Some of the most successful in-person networking events work because they give attendees time to break into smaller groups and really form connections. One way to increase engagement in your online networking event is to create a virtual version of these breakout rooms.
Send out an email before your event so participants can signup for a specific timeslot where they will meet in a chat with other attendees. In these rooms, people can form connections, discuss specific topics, or share insights.
These breakout groups are also an ideal way to provide breaks from the main event. You can make them as casual or as structured as you like, just make sure each group has a monitor and a set time limit so everyone knows when to come back to the next event.
We are huge fans of virtual happy hours here at Slides With Friends. And there's good reason these events have become so popular over the last few years.
One of the easiest, most entertaining ways to get your event attendees more engaged is to host a virtual happy hour. These casual hangouts lower the buy-in needed to connect and network with others.
Include a virtual happy hour invitation to your guests in an email before the event. Let them know it's a BYOB situation and have a few icebreaker questions on deck to keep the conversation flowing.
Want to take your virtual happy hour up a notch?
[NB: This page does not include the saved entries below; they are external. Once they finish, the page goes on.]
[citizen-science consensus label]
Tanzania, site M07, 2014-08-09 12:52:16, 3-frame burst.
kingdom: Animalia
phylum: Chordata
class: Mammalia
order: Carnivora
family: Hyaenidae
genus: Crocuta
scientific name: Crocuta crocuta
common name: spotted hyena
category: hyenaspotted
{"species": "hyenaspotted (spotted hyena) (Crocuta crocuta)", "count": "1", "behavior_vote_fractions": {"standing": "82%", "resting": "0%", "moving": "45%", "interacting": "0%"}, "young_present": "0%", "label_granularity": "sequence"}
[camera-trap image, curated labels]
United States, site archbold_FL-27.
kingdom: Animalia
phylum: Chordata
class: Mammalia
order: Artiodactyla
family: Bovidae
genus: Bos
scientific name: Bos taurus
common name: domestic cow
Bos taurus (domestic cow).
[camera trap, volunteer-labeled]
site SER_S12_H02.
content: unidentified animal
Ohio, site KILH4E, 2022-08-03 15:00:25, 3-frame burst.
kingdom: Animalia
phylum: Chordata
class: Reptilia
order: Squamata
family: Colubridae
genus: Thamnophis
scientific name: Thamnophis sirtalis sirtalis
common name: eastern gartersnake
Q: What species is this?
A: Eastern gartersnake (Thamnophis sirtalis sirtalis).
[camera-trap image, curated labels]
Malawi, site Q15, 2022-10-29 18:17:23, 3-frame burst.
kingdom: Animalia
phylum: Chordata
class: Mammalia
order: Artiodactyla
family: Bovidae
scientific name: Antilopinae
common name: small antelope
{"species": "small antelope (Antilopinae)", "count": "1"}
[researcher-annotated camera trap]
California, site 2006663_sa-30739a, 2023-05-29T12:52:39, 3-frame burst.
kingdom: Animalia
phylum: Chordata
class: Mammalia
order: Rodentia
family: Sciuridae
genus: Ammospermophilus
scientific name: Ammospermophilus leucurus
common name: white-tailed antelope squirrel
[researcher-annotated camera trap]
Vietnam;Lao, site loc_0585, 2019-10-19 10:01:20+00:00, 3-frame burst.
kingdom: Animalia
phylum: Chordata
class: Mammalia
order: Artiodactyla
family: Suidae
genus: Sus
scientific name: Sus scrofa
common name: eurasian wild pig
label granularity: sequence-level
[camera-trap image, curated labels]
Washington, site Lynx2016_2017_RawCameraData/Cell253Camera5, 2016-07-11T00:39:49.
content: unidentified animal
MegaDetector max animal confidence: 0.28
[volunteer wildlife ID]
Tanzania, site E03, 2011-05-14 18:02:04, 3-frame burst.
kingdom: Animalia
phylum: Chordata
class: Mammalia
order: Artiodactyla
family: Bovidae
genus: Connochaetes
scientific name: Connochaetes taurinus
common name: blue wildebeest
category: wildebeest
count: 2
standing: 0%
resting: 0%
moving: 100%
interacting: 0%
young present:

Consider a Virtual Beer Tasting. We've broken down everything you need to know on finding a guide or hosting your own for your next virtual networking event.
Even the most attentive person can't remember everything presented in hour-long networking events. Ease a little of your participants stress during each of your online networking events by recording presentations or Q&A sessions. Then, after your event, give your participants access to the videos so they can go back over information.
Recording your sessions doesn't cause any distraction during the live event, but it does promote engagement post-event. These videos will serve as great resources and encourage people to continue to build on the relationships they created at your event.
Just be sure to let your attendees know at the beginning of the virtual networking event they will be recorded.
One way to make your virtual networking events more engaging is by encouraging real-time social media sharing. This can be as simple as asking participants to tweet with a specific hashtag during the event or having a designated person post on their own personal accounts about what the attendees are discussing.
Whatever you do, just encourage tweeting and social media sharing during your virtual networking events so you can see who is engaging with your event.
We know thinking about your next event in the midst of your current event may seem overwhelming, but the best time to promote your next event is now.
During your closing conversation, ask attendees if they'd be interested in future events. Let them know you'll keep them updated and offer them a discount for any future virtual events.
It can be tempting to try to get as many attendees as possible for your virtual networking event. However, if the goal is to meet and connect with other's in the industry, too many people make connecting and engaging a challenge.
Look at your resources, goals, and theme. Build your guest list around who you think would benefit most from networking and who could contribute the most. For some events, this may mean limiting yourself to a dozen people. If you have the time and resources, you can increase that number.
The key to finding the right number of attendees to run a successful virtual networking event is if everyone will have a chance to interact and create meaningful connections. And sometimes that means leaving people off your invite list.